The index is a sub-set of all the keys in the RFile.  If you have lots of
keys in the index, the lookups can be faster, but it takes more time to
load those keys into RAM.  Keep your keys small, and try to keep the
sub-set of keys in the index small so that first lookup is fast.  A million
index keys for a billion key/values is not unreasonable.  We have used even
smaller ratios, especially when the files to be imported are constructed to
fit the current split points.

You can have an infinite number of families and qualifiers.  However, if
you ever want to put families into locality groups, it's easier to
configure them if the number of families you want in the group is a small
number.  A group separates families by name.

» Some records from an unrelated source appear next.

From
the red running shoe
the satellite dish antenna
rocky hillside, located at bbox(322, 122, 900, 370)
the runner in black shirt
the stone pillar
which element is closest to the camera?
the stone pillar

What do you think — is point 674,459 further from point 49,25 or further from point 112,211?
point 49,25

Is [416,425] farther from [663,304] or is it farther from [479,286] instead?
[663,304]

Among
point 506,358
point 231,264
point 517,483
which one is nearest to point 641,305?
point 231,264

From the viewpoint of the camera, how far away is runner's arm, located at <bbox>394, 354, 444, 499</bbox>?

Using the example from the google BigTable paper: you can store small
indexed items, like URLs, separately from large value items, like whole web
pages, which will give you faster search over the small items, while
logically keeping them in the same sorted index.  URLs would go into one
group, which would be stored separately from another group containing the
whole web page and maybe something like image data.  A search on URLs would
not need to decompress and skip over large values while scanning.  Further,
URLs are more similar to themselves, than they are to images, and so are
likely to compress better when stored together.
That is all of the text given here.